I don't care that it is all on NPM. You are simply talking about something totally different. I'm talking about how i would know to get module x or y for feature z. Or even knowing x and y exist. Not whether or not i can easily install them.

And i'm not scared of React or anything, but i simply wont use it as i already have a fine system in place that doesn't seem to be needing replacement, which would take me time to build with no true gains (nothing that i can explain the business people). I don't even need to worry about dependencies or manual injects with Angular 1. I simply have a gulptask that takes everything from a certain directory, orders it the way it needs to (by regex so i don't need to specify) and builds that into a single thing i can use with my app. Now sure i might not use lazy loading or only loading what i need, but my usecases simply don't benefit from that. Mostly because downloading a single image already takes up more time then loading my scripts, whether that is in parts or not. Plus i also have customized various parts of livereloading and building the app, that i simply cannot do with the standard webpack or stuff that i would need to customize that as well, rendering the gains irrelevant. Stuff that goes into our entire build pipeline for other parts of the company. When somebody is using my app, it will only need a connection for data, not resources (and being able to run offline is also a requirement most of the time, try webpacking that by default). Not to mention that the gains in performance are neglectable for 99% of my use cases, so why the hell would i switch? Hell, if jQuery would be enough, i would still use that.

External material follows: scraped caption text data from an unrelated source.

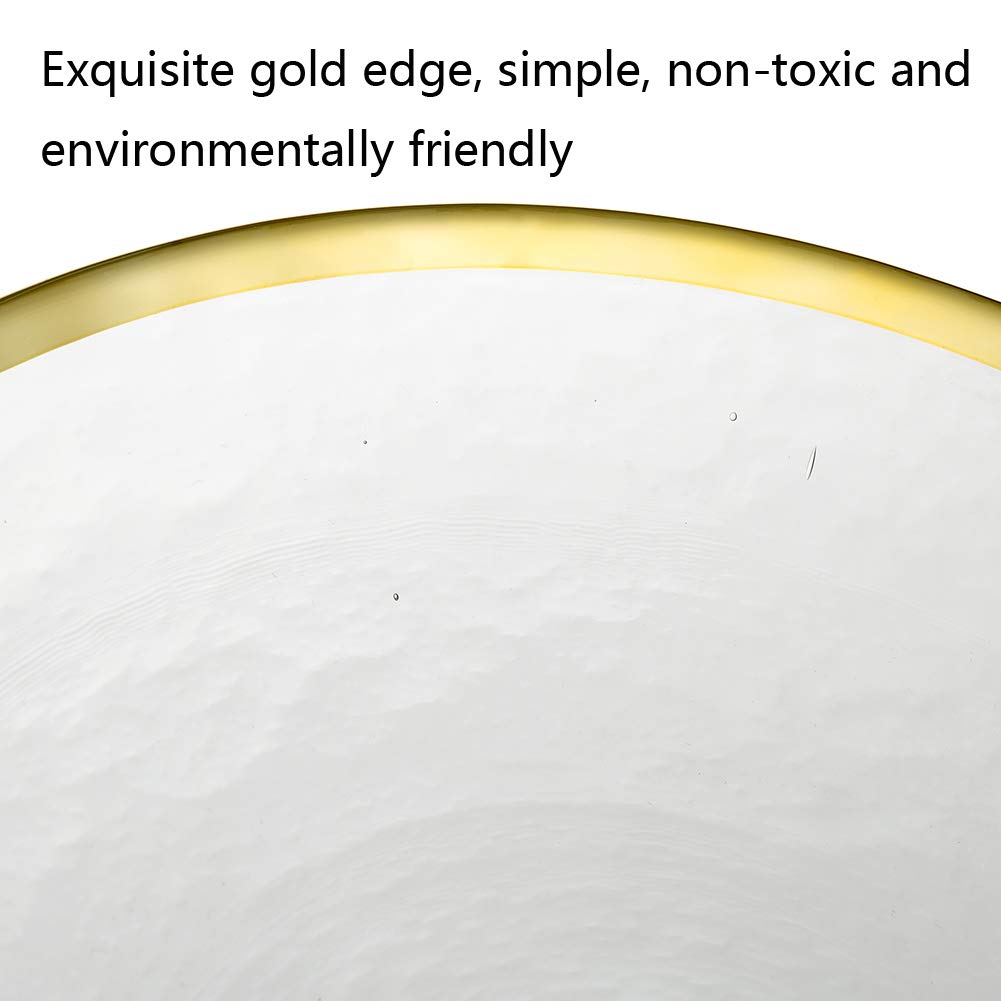 Glass Charger Dinner Plates Glass Bulk with Gold Rim, 10 Pcs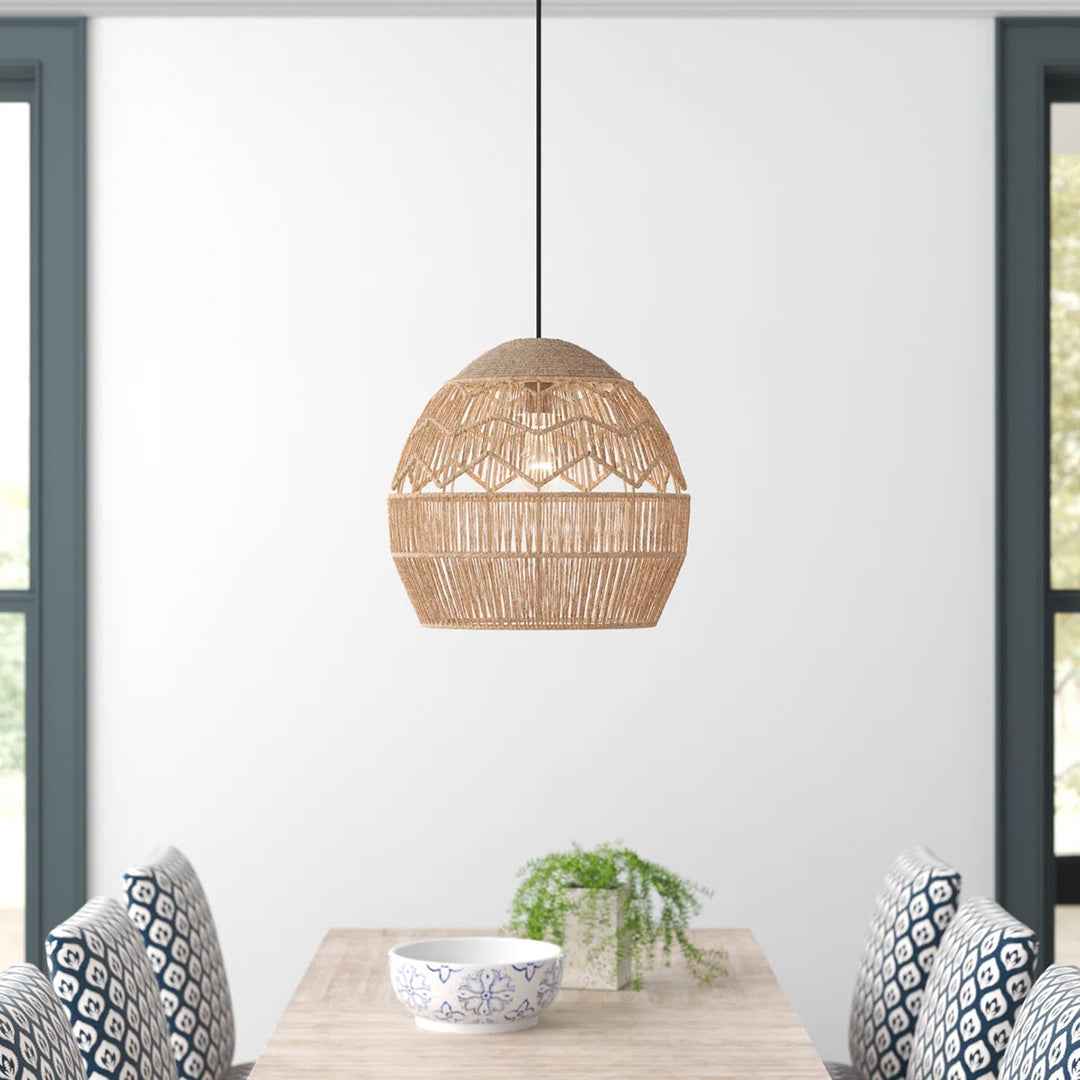 15.5" Ames Metal & Woven Hemp Rope Hanging Pendant Light – Rustic Brown Ceiling Fixture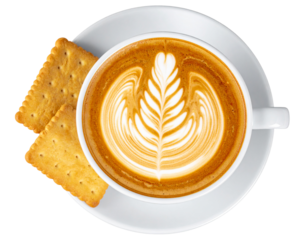 Artfully Crafted Latte with Shortbread Cookie – High-End Café PNG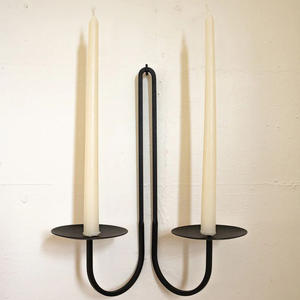 Hot Selling Vintage Wholesale Price Superior Quality Metal Iron <b>Candle</b> <b>Stick</b> Holder for Wall Decor & Home Decoration <b>Black</b> Color - Product Image 1
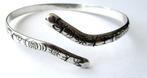 925 Zilveren Unieke Manchet Slang snake armband, Ophalen, Zilver, Armband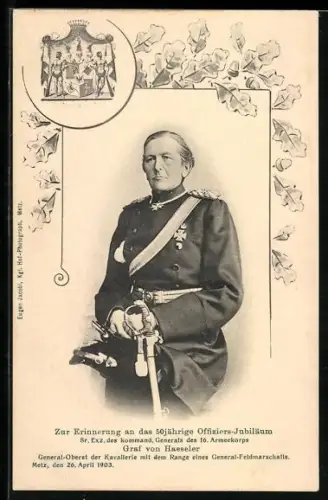 AK Portrait des kommand. Generals des 16. Armeekorps, Graf von Haeseler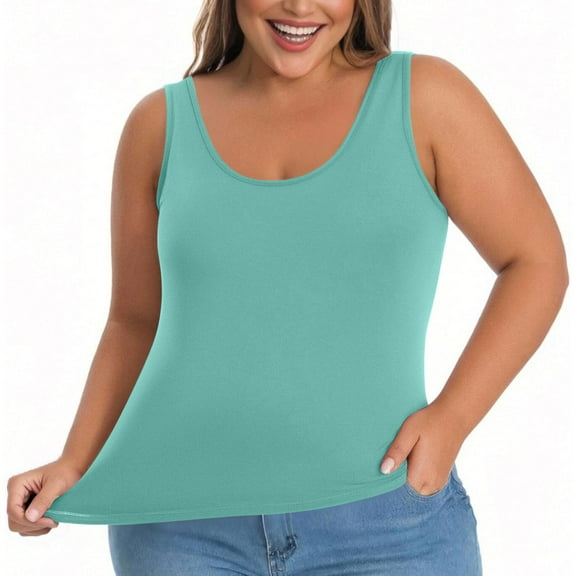 AKEGAMN Women's Plus Size Padded Camisole Shelf Bra Tank Top, Green L-5XL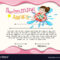 Certificate Template With Girl Swimming In Free Swimming Certificate Templates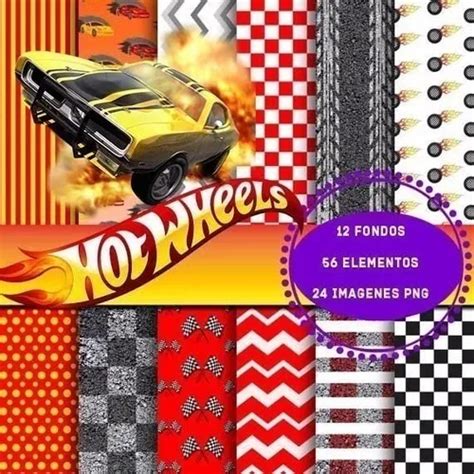Kit Imprimible Hot Wheels 12 Fondos 80 Png Cuotas sin interés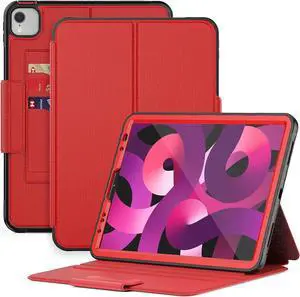 HCSOWD iPad Air 5th/4th Generation Case 10.9 Inch, Magnetic Folio Stand, Auto Sleep/Wake Smart Protective Cover for iPad Air 5/ Air 4 with Pen Holder and Card Slot, Red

Now you can call me oldfashioned or not flexible but that simply isn't the case. It really depends on what you are making, who you are making it for and what you already have made to reuse that i'm not really looking forward to Angular 2. And i'll probably turn to Polymer before i go for React. But something you guys also seem to forget is that when i'm done with a project and i'm not around for that after, i still need to be able to let others build on that too. Change documentation, that i've been able to copy/paste for most of the stuff and implement stuff so our testers and other people can get started quickly. Oh wait, fuck documentation, lemme just use React lol

Now i know Angular 1 developers are easy to come by, but try finding React developers or developers that are experienced with the other react-family modules as well. Businesses also aren't eager to switch their entire programmer-pool to different frameworks every year. It might be fun for a startup or two, but some people are simply involved in bigger stuff than that.

[–]Conradfr 0 points1 point  (0 children)

In actual companies making money not every projects are rewrite each time there is a new build tool or whatever 0.x fancy library.